▶ **GOAL**:
Gather every line from the items below that contains the string "this", and copy each one in full. Case counts, so a line matches only if the capitalization is identical.

* * * *

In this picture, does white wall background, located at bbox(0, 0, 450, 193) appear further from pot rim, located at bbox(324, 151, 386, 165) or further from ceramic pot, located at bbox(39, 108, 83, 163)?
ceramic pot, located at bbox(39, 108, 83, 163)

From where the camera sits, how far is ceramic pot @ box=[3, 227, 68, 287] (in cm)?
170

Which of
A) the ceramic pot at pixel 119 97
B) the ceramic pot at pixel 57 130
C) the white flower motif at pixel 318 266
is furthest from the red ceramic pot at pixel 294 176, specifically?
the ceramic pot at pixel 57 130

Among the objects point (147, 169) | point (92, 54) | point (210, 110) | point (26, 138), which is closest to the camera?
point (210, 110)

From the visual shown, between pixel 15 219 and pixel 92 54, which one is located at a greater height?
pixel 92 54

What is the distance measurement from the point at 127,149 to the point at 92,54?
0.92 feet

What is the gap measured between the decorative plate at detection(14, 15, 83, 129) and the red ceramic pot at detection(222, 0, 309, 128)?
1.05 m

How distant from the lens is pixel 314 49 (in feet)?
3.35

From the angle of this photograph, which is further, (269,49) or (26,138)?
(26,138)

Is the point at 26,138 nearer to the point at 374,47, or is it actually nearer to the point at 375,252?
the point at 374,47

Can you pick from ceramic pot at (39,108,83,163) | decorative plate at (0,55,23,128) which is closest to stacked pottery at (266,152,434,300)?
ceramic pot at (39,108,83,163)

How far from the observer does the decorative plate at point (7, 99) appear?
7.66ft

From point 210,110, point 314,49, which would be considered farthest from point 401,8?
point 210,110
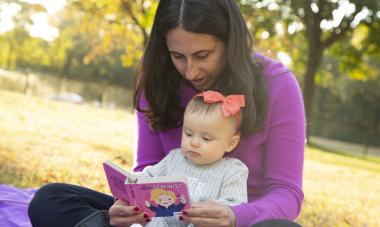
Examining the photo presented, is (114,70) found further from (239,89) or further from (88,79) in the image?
(239,89)

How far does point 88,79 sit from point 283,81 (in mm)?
36295

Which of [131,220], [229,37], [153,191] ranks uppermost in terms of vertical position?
[229,37]

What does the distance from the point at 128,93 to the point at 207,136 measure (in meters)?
33.9

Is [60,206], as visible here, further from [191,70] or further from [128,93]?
[128,93]

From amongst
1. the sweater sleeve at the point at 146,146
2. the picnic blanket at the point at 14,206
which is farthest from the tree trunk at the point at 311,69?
the sweater sleeve at the point at 146,146

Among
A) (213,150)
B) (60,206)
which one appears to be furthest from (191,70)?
(60,206)

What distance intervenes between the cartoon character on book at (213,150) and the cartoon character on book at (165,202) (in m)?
0.19

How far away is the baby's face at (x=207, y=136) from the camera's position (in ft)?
6.70

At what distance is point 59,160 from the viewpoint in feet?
18.1

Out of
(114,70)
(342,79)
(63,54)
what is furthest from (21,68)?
(342,79)

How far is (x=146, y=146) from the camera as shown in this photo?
253cm

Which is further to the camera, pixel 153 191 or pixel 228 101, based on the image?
pixel 228 101

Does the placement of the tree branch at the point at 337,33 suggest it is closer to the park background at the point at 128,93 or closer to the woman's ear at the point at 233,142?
the park background at the point at 128,93

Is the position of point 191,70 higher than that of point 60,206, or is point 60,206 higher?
point 191,70
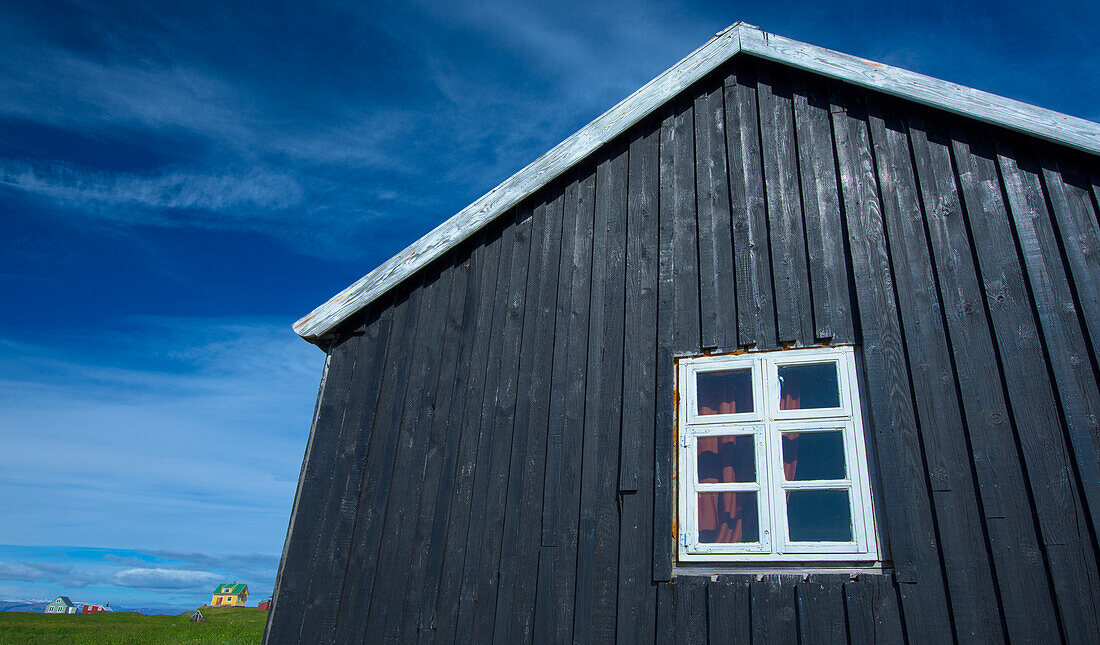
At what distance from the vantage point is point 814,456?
3.92m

* * * *

▶ **RESPONSE TO THE TASK**:
In this picture, does white wall background, located at bbox(0, 0, 450, 193) appear further from pot rim, located at bbox(324, 151, 386, 165) or further from ceramic pot, located at bbox(39, 108, 83, 163)?
From the angle of this photograph, which is further, (269,49) or (26,138)?
How far is (x=146, y=146) from the camera as shown in this photo?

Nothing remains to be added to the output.